Zydeco music is like a big Louisiana party in your ears. It’s bright, big, fun, and lifts the spirit. Though the music has some blues roots, these guys definitely don’t have the blues in an emotional sense. Vibrant saxophones, booty-shakin’ percussion and joyous vocals pepper the music. Zydeco music, a distinctively Louisiana-centered genre, was formed out of the melting pot of blues, rhythm & blues, and music indigenous to the Louisiana region created by those who spoke French Creole. It also incorporates the music of the Native peoples of the Louisiana region. In addition to your usual guitar, drums, and bass combination it generally incorporates instruments like fiddle, accordion, and even washboard. The generally fast-paced form of music tends to make the accordion, either button or piano accordion, prominent in the mix of sound, along with a type of washboard called the frottoir.

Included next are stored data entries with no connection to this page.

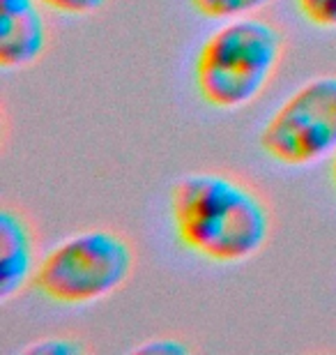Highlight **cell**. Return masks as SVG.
<instances>
[{
    "instance_id": "8992f818",
    "label": "cell",
    "mask_w": 336,
    "mask_h": 355,
    "mask_svg": "<svg viewBox=\"0 0 336 355\" xmlns=\"http://www.w3.org/2000/svg\"><path fill=\"white\" fill-rule=\"evenodd\" d=\"M37 259H35V233L26 215L12 205L0 210V300L10 302L33 282Z\"/></svg>"
},
{
    "instance_id": "52a82bcc",
    "label": "cell",
    "mask_w": 336,
    "mask_h": 355,
    "mask_svg": "<svg viewBox=\"0 0 336 355\" xmlns=\"http://www.w3.org/2000/svg\"><path fill=\"white\" fill-rule=\"evenodd\" d=\"M189 3L205 19L231 21L242 17H254V12L267 7L272 0H189Z\"/></svg>"
},
{
    "instance_id": "9c48e42d",
    "label": "cell",
    "mask_w": 336,
    "mask_h": 355,
    "mask_svg": "<svg viewBox=\"0 0 336 355\" xmlns=\"http://www.w3.org/2000/svg\"><path fill=\"white\" fill-rule=\"evenodd\" d=\"M26 355H78L85 353V344L78 337H69V335H58V337H44L39 342L28 344L24 349Z\"/></svg>"
},
{
    "instance_id": "277c9868",
    "label": "cell",
    "mask_w": 336,
    "mask_h": 355,
    "mask_svg": "<svg viewBox=\"0 0 336 355\" xmlns=\"http://www.w3.org/2000/svg\"><path fill=\"white\" fill-rule=\"evenodd\" d=\"M260 150L281 166L302 168L336 153V74L295 88L258 134Z\"/></svg>"
},
{
    "instance_id": "5b68a950",
    "label": "cell",
    "mask_w": 336,
    "mask_h": 355,
    "mask_svg": "<svg viewBox=\"0 0 336 355\" xmlns=\"http://www.w3.org/2000/svg\"><path fill=\"white\" fill-rule=\"evenodd\" d=\"M39 0H0V67L21 69L42 58L48 44Z\"/></svg>"
},
{
    "instance_id": "ba28073f",
    "label": "cell",
    "mask_w": 336,
    "mask_h": 355,
    "mask_svg": "<svg viewBox=\"0 0 336 355\" xmlns=\"http://www.w3.org/2000/svg\"><path fill=\"white\" fill-rule=\"evenodd\" d=\"M299 14L311 26L336 31V0H295Z\"/></svg>"
},
{
    "instance_id": "3957f363",
    "label": "cell",
    "mask_w": 336,
    "mask_h": 355,
    "mask_svg": "<svg viewBox=\"0 0 336 355\" xmlns=\"http://www.w3.org/2000/svg\"><path fill=\"white\" fill-rule=\"evenodd\" d=\"M134 263V245L123 233L85 229L51 247L30 284L51 302L90 304L125 286Z\"/></svg>"
},
{
    "instance_id": "7c38bea8",
    "label": "cell",
    "mask_w": 336,
    "mask_h": 355,
    "mask_svg": "<svg viewBox=\"0 0 336 355\" xmlns=\"http://www.w3.org/2000/svg\"><path fill=\"white\" fill-rule=\"evenodd\" d=\"M330 178H332V184L336 187V153L332 155V171H330Z\"/></svg>"
},
{
    "instance_id": "8fae6325",
    "label": "cell",
    "mask_w": 336,
    "mask_h": 355,
    "mask_svg": "<svg viewBox=\"0 0 336 355\" xmlns=\"http://www.w3.org/2000/svg\"><path fill=\"white\" fill-rule=\"evenodd\" d=\"M189 346L177 337H154L152 342L136 346L134 353H187Z\"/></svg>"
},
{
    "instance_id": "30bf717a",
    "label": "cell",
    "mask_w": 336,
    "mask_h": 355,
    "mask_svg": "<svg viewBox=\"0 0 336 355\" xmlns=\"http://www.w3.org/2000/svg\"><path fill=\"white\" fill-rule=\"evenodd\" d=\"M48 10L67 14V17H88L99 12L106 5V0H39Z\"/></svg>"
},
{
    "instance_id": "7a4b0ae2",
    "label": "cell",
    "mask_w": 336,
    "mask_h": 355,
    "mask_svg": "<svg viewBox=\"0 0 336 355\" xmlns=\"http://www.w3.org/2000/svg\"><path fill=\"white\" fill-rule=\"evenodd\" d=\"M283 55V33L267 19L224 21L198 49L194 81L205 104L235 111L251 104L274 76Z\"/></svg>"
},
{
    "instance_id": "6da1fadb",
    "label": "cell",
    "mask_w": 336,
    "mask_h": 355,
    "mask_svg": "<svg viewBox=\"0 0 336 355\" xmlns=\"http://www.w3.org/2000/svg\"><path fill=\"white\" fill-rule=\"evenodd\" d=\"M170 219L184 250L210 263H242L263 252L272 212L260 191L224 171H194L170 189Z\"/></svg>"
}]
</instances>
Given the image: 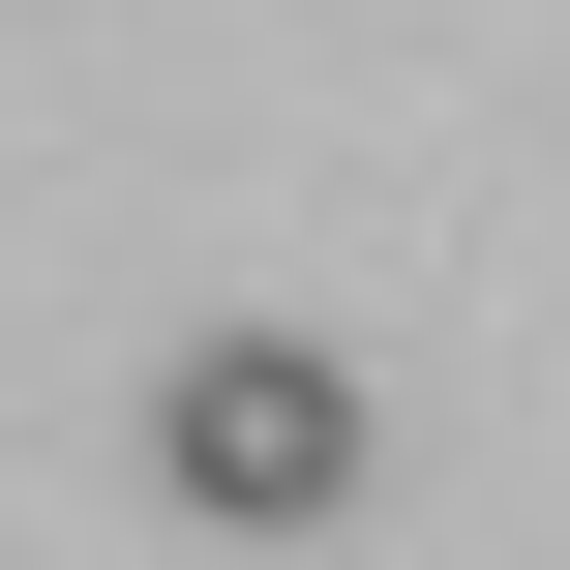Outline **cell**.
I'll list each match as a JSON object with an SVG mask.
<instances>
[{
  "mask_svg": "<svg viewBox=\"0 0 570 570\" xmlns=\"http://www.w3.org/2000/svg\"><path fill=\"white\" fill-rule=\"evenodd\" d=\"M150 481H180L210 541H301V511H361V361H331V331H210V361L150 391Z\"/></svg>",
  "mask_w": 570,
  "mask_h": 570,
  "instance_id": "6da1fadb",
  "label": "cell"
}]
</instances>
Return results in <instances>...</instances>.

Being a quite adaptable form of music, zydeco has incorporated the sounds of everything from two-steps to traditional blues, soul, reggae, and even hip hop. The music was popularized by Clifton Chenier, known as “The King of Zydeco”, in the mid-1950’s. Chenier was a true pioneer and champion of the form. A Grammy Award winner, he was inducted into the Blues Hall of Fame in 2011, and has been mentioned in the songs of great artists like Rory Gallagher and Paul Simon. He’s also been covered by the contemporary jam band legend Phish, who has played his song “My Soul” live.
Sonny Landreth – The King of Slydeco
While Sonny Landreth is first and foremost a blues guitarist, settling and living in Louisiana created for him a powerful attraction to Zydeco music that has never released him from its grip. Eric Clapton has called him one of the most advanced guitarists in the world, and when Clapton says that about you, people stand up and take notice.
Growing up, Landreth would often visit New Orleans where he would soak up the sounds of jazz & rhythm & blues. In his early days, the two biggest influences on Landreth were, of course, the blues, but also notably the country music guitar playing of Chet Atkins. If you’ve ever listened to Chet, you know he has an incredible knack for finger-style guitar picking that seems to simultaneously create melody, rhythm, and bass lines. Landreth found a landmark way of merging Atkins’ vibrant finger-style technique with traditional blues guitar. As a result, Landreth has an incredibly distinctive style of play that incorporates both the use of a slide AND fretting at the same time. It’s rather remarkable and a true pleasure to not only listen to but also watch.
Sonny Landreth’s musical career really took off when he became a member of Clifton Chenier’s band the Red Hot Louisiana Band. Landreth has called this the height of his career, but he’s also played in the bands of such luminaries as John Hiatt and John Mayall. He also spent significant time working as a sideman for island rocker Jimmy Buffet. But he also has a rich body of solo material that now includes the recent blues record. Bound by the Blues is a back-to-basic blues record, but it’s not at all basic in the sense of simplicity. It’s chock-full of Landreth’s distinct style of pickin’. So if you like your blues roasted with a little bit of Cajun seasoning, the Slydeco of Sonny Landreth is the right musical meat for you.